Ballast water free heavylift jack-up concept

13 Feb 2017

The SOUL series will come in various sizes, allowing the transport of between three and six 10-12MW wind turbines

The SOUL series will come in various sizes, allowing the transport of between three and six 10-12MW wind turbines

Netherlands-based SeaOwls and Norwegian shipyard Ulstein have launched a pioneering heavy lift jack-up vessel design concept, the Soul.

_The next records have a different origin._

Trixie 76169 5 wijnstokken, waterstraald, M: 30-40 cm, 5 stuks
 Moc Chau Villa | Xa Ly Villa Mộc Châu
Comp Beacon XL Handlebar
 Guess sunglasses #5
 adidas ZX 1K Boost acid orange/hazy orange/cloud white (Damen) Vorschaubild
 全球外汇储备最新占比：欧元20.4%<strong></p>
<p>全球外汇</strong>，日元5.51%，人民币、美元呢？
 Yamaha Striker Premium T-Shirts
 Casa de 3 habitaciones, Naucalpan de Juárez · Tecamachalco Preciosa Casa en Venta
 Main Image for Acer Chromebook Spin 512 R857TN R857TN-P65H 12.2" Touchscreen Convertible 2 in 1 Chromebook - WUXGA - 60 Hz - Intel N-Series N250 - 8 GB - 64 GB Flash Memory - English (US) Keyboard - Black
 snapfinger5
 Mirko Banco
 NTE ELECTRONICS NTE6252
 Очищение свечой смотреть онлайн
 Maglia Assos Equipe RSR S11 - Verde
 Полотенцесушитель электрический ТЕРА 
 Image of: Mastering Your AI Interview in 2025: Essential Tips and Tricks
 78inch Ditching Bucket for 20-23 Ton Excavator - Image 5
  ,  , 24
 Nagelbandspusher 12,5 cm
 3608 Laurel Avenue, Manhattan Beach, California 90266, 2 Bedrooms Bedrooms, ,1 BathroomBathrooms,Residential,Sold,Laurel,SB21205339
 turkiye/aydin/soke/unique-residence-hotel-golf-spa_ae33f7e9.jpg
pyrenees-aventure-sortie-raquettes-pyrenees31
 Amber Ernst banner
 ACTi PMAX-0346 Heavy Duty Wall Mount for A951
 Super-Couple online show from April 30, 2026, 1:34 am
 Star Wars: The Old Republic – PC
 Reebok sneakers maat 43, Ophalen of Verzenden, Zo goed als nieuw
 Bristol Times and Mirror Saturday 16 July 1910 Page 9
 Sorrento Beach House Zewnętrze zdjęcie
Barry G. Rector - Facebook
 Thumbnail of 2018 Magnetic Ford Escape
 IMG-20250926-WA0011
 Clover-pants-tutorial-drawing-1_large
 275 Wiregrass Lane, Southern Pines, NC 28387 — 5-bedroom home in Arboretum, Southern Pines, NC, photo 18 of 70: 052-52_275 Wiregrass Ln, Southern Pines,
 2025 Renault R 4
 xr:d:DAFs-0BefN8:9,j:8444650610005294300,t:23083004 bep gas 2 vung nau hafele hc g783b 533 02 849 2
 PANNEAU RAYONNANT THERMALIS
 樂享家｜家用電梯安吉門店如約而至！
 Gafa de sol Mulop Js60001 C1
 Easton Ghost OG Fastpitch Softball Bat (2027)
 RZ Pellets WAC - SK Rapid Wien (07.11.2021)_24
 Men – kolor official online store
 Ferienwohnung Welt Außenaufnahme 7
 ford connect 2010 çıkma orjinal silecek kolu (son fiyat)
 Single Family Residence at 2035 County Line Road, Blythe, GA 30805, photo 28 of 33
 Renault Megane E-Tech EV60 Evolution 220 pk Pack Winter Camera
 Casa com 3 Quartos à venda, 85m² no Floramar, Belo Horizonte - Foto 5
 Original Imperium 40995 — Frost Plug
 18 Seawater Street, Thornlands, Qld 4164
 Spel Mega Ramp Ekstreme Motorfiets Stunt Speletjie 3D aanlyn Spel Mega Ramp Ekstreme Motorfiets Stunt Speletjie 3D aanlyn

The cruciform structural lay-out is claimed to make the
patent-pending solution more than 10 per cent lighter than conventional jack-up
vessel designs, yet, all loading and installation operations can be performed
without the need of ballast water.

In combination with a high capacity crane, the SOUL enables
operators to take the next step in developing offshore wind farms. The concept
aims to install the next generation wind turbines (10-12 MW) in the same time
frame as currently used for installing 6-8 MW units, a significant efficiency
gain over any jack-up vessel design currently available in the market.

“The development of this novel jack-up vessel is the logical
next step in our strategy to widen our portfolio and become a leading company
in supporting the offshore wind industry with more efficient assets”, said Tore
Ulstein, deputy CEO at Ulstein Group. “Combining the vast track record in heavy
lift vessel designs from our Dutch Ulstein branch with SeaOwls’ experience in
jack-up technology, resulted in an innovative jack-up vessel concept based on
proven technologies.”

Scaling-up conventional heavy lift jack-up vessel designs
proves challenging due to the disproportional weight increase compared to gain
in Variable Deck Load (VDL).

“We noticed this created uncertainty with turbine
manufacturers, wind farm operators and installation contractors on how to
install the future generation wind turbines, as floating vessels are not a
viable alternative”, commented Erik Snijders, founder and managing director at
Rotterdam based SeaOwls, and continues: “So we went back to the optimal jack-up
design, a square platform with the legs spaced out as much as possible.
Rotating the platform by 45o provided a natural bow shape with two legs and the
crane on vessel centre line.”

“This seemingly simple twist in the design allowed to make a
huge improvement in operational aspects as well,” added Bram Lambregts, deputy
managing director at Ulstein Design & Solutions BV. “With the main crane
around the stern leg, optimal main deck reach and over-the-side lifting
capabilities is created. And as the hull now houses much larger leg footings,
bearing pressures on the seabed are reduced, while the wake of the spud cans
does not interfere with the inflow to the propulsion thrusters.”

The SOUL series will come in various sizes, allowing the
transport of between three and six 10-12MW wind turbines.